How, then, should Mormons view their leaders? What happens when they slip? And when, if ever, is it OK to disagree with them?

Smith knew his limitations and said a church president spoke for God only when he was "acting as a prophet." But few Mormons then or now could separate the man from the office. Instead, many have elevated his stature into an impossible realm.

Members say Smith was "just a normal man with failings and weaknesses who was called to do extraordinary things," said John Fowles, a Mormon lawyer in London, "but then many are very uncomfortable with even the very mild report of some of his weaknesses and failings."

Their faith is sometimes shaken, Fowles said, and it's all because of "unrealistic and unnecessary expectations."

For their part, Mormon leaders know they are fallible.

"Forget everything I have said, or what ... Brigham Young ... or whomsoever has said ... that is contrary to the present revelation," the late apostle Bruce R. McConkie once preached. "We spoke with a limited understanding."

When asked about his statement discounting that man would ever reach the moon, former church President Joseph Fielding Smith said, simply, "Well, I was wrong."

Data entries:
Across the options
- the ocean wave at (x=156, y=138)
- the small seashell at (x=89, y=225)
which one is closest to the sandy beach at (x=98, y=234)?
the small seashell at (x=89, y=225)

■ PROBLEM DETAILS: Continue the passage on how Mormons view their leaders' mistakes, starting right after its last sentence.

■ RESULT OF THIS EXERCISE:
Indeed, biblical history is full of imperfect prophets. Moses killed a man and later met God face to face. King David committed adultery and then murder. In Mormonism, LDS prophet Brigham Young expressed racism, and a decade before his 2008 death, LDS President Gordon B. Hinckley confessed that "adulation is a disease I fight every day."

"I'm grateful to know this and more," said Molly Bennion, a Mormon in Seattle. "Their very fallibility gives me hope that I can overcome and that God might forgive me."

Bennion said those who follow the LDS prophet unthinkingly "never develop the spiritual strength necessary to weather the inevitable disillusionment in some leader or, perhaps worse, in oneself."

All humans learn as least as much from their mistakes as from their triumphs, Bennion said. "To deny our leaders that possibility seems unfair."

The speeches at General Conference and elsewhere mostly emphasize long-standing doctrines and LDS standards already spelled out in official publications, said Mormon sociologist Armand Mauss of Irvine, Calif. They largely serve to "build and maintain a sense of community among the Latter-day Saints in a diverse world."

And that can make it tough, Fowles said, to disagree.

Mormon writer Jana Riess experienced that firsthand last October, when her Flunking Sainthood blog took issue with LDS senior apostle Boyd K. Packer's critical conference comments about homosexuality.

Some blog commenters were "calling for my head for publicly disagreeing with a general authority," said Riess, who lives in Cincinnati. "But what is wrong with disagreement and debate? I did not say anything hurtful about ... Packer; I did not attack him personally. Nor did I question that he is called to hold the position of authority that he does. I simply disagreed with him. Why is that so threatening?"

Ultimately, LDS observers say, Mormons have to decide for themselves how much deference to give the words of their leaders and deal with the consequences of their choices.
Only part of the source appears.